## Source document:
Aeronautical Paper Charts and Chart Supplements: Going, going… Gone!
The FAA has already switched from the printed A/FD (Airport/Facilities Directory) to the d-CS or Digital Chart Supplement.
Now the once-familiar Aeronautical Charts are also giving way to the digital versions which most pilots are already using, either online or accessed through various digital applications. With the advent of GPS, auto road maps have all but disappeared and now air charts are following the same route, so to speak.
While not all pilots fly with an iPad, surveys show that a significant majority of them do. That means electronic flight bag (EFB) apps are now the primary source of chart data in aviation, and these apps are changing the very definition of “chart.”
This change is a reaction to declining paper chart sales, but the result will probably be even lower chart sales. Since the FAA has been subsidizing the cost of charts for years, prices will look certain to go up; in particular, approach plates may double in price this fall. Other charts could disappear as volume declines and it no longer makes sense to fire up a printing press for small quantities. The WAC chart has met this fate already.

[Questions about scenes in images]
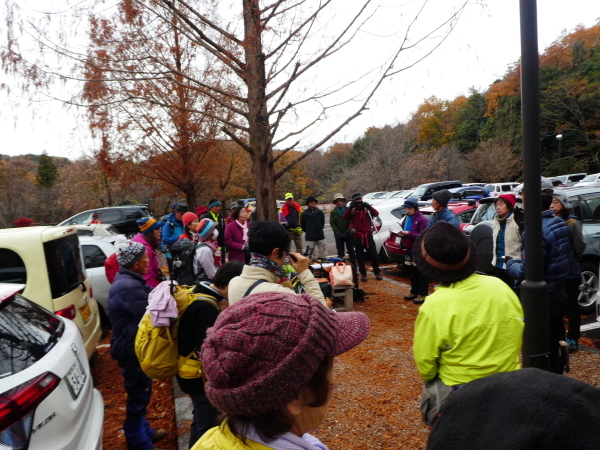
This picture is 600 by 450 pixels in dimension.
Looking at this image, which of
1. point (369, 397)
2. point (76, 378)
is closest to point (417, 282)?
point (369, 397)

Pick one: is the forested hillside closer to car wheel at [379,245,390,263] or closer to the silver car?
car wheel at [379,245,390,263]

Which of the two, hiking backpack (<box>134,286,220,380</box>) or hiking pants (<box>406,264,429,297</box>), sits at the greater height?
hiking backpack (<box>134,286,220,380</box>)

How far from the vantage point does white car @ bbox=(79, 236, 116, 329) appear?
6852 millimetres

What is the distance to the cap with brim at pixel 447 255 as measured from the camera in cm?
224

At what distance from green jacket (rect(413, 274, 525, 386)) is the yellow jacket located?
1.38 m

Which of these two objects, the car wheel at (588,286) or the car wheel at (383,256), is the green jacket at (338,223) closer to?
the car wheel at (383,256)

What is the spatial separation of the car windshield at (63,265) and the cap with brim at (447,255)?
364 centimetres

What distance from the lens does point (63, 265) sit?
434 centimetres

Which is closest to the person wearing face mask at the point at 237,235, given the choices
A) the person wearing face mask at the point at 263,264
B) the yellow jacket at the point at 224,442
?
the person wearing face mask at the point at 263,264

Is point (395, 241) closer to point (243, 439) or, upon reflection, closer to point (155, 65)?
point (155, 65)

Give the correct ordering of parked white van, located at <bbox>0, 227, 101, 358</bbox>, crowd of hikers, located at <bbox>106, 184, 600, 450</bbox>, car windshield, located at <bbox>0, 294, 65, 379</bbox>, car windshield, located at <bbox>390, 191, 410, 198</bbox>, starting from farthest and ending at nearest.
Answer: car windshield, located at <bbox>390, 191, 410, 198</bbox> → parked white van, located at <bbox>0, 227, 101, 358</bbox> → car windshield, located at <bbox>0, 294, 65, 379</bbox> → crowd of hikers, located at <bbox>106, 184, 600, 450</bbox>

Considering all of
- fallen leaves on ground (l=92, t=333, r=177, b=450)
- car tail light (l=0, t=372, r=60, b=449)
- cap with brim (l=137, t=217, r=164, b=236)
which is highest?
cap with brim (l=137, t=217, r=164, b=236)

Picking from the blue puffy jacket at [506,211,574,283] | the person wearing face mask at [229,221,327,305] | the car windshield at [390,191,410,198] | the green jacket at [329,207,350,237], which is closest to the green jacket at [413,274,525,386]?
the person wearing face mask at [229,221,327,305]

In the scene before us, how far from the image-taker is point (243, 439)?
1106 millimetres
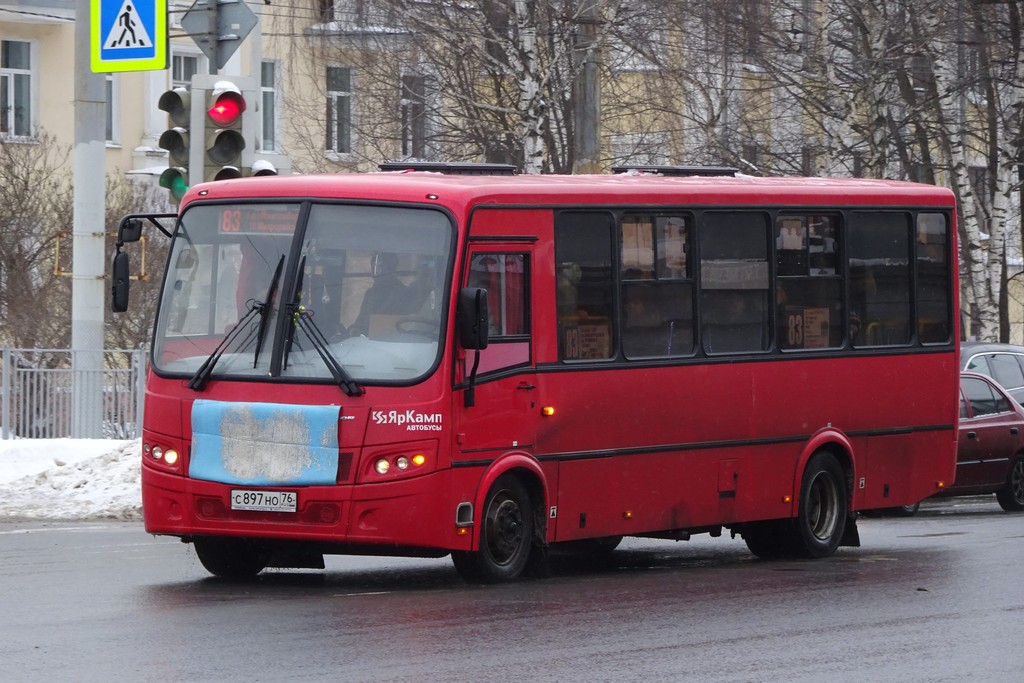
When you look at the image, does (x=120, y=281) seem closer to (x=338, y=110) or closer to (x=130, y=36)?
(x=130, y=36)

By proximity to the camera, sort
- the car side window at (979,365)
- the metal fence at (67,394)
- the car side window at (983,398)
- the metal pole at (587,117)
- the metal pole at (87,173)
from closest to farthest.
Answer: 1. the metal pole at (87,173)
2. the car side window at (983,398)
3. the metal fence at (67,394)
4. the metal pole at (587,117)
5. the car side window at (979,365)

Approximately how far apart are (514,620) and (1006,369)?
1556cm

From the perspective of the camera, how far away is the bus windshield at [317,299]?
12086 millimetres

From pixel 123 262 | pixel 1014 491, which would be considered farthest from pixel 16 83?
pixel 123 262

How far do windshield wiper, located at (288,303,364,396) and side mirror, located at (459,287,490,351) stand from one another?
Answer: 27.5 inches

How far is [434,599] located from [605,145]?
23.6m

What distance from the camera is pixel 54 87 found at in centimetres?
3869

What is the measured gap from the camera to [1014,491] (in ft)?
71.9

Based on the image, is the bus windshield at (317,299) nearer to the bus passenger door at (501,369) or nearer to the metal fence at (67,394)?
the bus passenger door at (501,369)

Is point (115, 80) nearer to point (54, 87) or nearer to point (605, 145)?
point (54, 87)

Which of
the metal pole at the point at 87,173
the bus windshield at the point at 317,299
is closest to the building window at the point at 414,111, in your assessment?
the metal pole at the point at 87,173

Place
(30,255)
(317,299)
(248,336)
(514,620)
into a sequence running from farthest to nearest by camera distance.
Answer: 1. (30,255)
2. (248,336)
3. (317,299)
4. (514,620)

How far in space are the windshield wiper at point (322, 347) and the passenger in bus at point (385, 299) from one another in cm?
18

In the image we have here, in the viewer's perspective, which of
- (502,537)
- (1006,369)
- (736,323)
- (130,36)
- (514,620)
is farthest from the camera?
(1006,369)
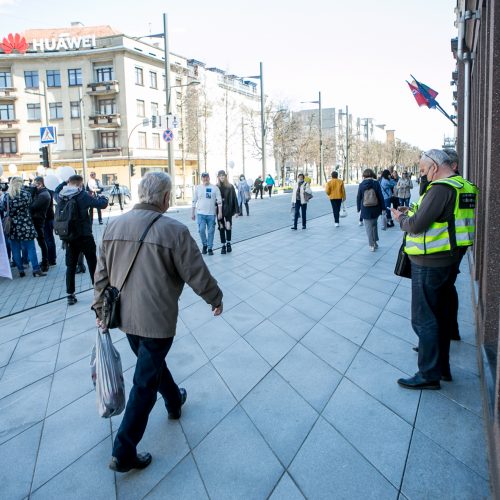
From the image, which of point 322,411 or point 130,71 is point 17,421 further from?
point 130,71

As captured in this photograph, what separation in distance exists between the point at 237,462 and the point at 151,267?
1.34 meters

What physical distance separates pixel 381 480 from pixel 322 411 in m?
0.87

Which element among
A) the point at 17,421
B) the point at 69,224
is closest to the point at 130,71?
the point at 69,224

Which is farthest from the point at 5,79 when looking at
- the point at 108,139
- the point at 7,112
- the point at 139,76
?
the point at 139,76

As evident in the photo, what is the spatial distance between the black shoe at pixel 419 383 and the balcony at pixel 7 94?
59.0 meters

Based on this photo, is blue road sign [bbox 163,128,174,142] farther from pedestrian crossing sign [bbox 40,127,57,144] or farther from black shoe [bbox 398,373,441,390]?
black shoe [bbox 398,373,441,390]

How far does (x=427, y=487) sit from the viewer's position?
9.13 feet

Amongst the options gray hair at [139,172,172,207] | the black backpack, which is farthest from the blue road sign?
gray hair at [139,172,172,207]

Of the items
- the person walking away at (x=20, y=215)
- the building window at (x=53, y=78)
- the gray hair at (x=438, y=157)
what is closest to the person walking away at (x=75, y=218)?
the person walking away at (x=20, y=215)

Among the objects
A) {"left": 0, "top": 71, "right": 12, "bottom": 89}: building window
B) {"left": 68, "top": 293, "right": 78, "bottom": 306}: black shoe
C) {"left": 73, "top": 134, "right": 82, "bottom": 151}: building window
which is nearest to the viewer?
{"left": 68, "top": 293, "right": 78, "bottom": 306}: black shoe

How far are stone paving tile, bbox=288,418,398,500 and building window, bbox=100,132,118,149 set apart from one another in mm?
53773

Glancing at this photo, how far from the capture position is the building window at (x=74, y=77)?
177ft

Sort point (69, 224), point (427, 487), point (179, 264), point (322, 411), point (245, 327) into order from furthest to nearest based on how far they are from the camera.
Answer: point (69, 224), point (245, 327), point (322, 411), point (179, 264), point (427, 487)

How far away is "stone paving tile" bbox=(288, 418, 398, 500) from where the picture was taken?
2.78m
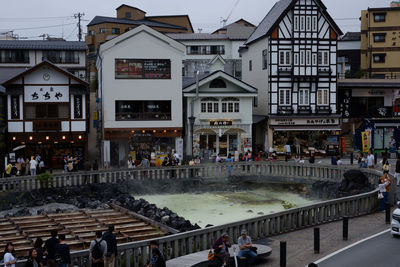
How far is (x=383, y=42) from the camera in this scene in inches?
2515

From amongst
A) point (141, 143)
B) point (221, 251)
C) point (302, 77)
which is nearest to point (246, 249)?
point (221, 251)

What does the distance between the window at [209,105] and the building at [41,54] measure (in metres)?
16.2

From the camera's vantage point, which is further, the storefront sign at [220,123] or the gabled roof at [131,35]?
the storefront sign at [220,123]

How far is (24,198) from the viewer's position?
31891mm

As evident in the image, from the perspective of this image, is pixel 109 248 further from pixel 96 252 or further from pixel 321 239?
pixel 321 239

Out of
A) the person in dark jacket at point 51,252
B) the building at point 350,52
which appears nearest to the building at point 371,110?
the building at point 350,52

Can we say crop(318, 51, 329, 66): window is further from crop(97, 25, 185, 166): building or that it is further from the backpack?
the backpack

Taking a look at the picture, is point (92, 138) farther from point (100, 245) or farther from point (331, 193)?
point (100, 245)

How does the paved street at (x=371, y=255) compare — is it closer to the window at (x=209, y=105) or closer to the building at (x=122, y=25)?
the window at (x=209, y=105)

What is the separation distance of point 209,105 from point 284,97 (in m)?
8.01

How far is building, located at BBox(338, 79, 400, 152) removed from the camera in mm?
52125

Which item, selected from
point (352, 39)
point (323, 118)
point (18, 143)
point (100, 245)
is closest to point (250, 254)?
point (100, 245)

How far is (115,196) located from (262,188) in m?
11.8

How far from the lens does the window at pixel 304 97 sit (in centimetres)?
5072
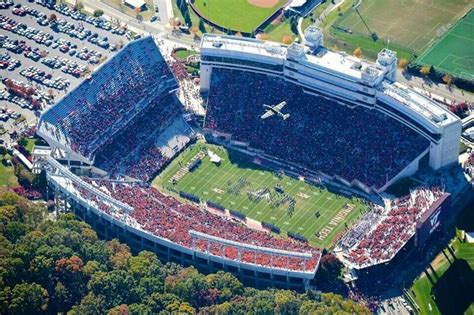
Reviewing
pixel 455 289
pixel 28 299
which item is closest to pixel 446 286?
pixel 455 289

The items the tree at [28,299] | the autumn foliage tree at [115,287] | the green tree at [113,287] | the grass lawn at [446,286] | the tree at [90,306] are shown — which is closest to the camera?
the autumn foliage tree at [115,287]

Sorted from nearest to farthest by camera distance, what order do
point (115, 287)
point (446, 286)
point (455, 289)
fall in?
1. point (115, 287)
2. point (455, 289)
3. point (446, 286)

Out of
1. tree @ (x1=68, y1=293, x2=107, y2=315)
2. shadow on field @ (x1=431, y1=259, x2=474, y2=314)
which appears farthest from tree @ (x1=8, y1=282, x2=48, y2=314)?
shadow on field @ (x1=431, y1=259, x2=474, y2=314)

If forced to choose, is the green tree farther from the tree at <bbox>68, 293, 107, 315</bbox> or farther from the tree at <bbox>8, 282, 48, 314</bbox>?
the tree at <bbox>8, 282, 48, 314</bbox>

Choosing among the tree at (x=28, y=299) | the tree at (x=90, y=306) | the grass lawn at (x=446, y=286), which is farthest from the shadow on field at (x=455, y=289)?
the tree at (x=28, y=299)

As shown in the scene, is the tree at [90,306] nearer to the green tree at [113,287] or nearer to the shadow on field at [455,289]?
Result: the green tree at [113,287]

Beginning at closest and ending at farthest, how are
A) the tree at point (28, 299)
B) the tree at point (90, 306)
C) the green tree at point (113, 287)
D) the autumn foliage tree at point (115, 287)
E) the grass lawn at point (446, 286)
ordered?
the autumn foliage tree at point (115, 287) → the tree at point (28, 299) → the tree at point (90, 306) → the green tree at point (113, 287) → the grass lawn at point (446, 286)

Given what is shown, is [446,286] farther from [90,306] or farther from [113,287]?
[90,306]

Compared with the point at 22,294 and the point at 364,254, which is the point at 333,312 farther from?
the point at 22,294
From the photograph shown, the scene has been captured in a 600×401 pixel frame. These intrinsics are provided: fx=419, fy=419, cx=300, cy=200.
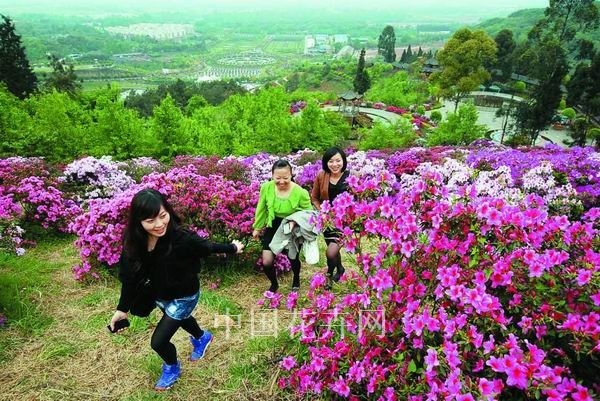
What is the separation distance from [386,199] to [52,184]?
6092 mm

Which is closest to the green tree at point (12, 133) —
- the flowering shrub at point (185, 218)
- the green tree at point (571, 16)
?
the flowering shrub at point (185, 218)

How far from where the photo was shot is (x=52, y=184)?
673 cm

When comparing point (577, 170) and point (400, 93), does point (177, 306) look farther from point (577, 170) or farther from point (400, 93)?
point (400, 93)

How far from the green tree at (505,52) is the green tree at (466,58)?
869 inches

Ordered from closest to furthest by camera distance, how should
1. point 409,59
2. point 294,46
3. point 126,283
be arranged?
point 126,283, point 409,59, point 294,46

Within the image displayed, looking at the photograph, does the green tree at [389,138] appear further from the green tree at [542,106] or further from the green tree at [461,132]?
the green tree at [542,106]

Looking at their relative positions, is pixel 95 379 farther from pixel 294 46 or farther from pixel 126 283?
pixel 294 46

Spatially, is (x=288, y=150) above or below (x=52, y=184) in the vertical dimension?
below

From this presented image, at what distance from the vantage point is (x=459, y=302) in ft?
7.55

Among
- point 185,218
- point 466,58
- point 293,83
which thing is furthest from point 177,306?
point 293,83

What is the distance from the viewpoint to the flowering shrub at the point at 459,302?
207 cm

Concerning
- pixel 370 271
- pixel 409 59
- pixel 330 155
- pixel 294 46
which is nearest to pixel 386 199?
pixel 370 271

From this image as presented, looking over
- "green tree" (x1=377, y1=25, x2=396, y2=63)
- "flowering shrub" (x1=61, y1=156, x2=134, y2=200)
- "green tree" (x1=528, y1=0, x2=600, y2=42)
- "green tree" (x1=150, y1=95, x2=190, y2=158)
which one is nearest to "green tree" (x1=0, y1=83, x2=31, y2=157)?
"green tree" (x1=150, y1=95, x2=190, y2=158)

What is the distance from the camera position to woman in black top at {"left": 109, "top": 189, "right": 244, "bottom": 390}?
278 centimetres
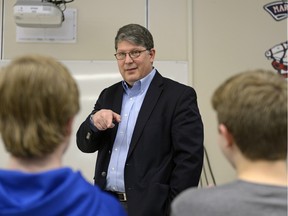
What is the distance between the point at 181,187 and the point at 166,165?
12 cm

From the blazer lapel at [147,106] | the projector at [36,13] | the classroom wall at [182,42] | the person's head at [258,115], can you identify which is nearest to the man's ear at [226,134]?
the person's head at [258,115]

## What is asked:
1. According to the chart article, which chart has already disappeared because of declining volume?
2. Copy the entries word for word, starting at the line that contains "What is the distance between" and ending with the last line of the entries, including both of those lines.
The chart article and the entries were taken from unrelated sources.

## Answers in order:
1. The WAC chart.

2.
What is the distance between the point at 181,187 and the point at 166,165?
12 cm

From the blazer lapel at [147,106] | the projector at [36,13] | the classroom wall at [182,42] | the person's head at [258,115], can you identify which is nearest to the man's ear at [226,134]?
the person's head at [258,115]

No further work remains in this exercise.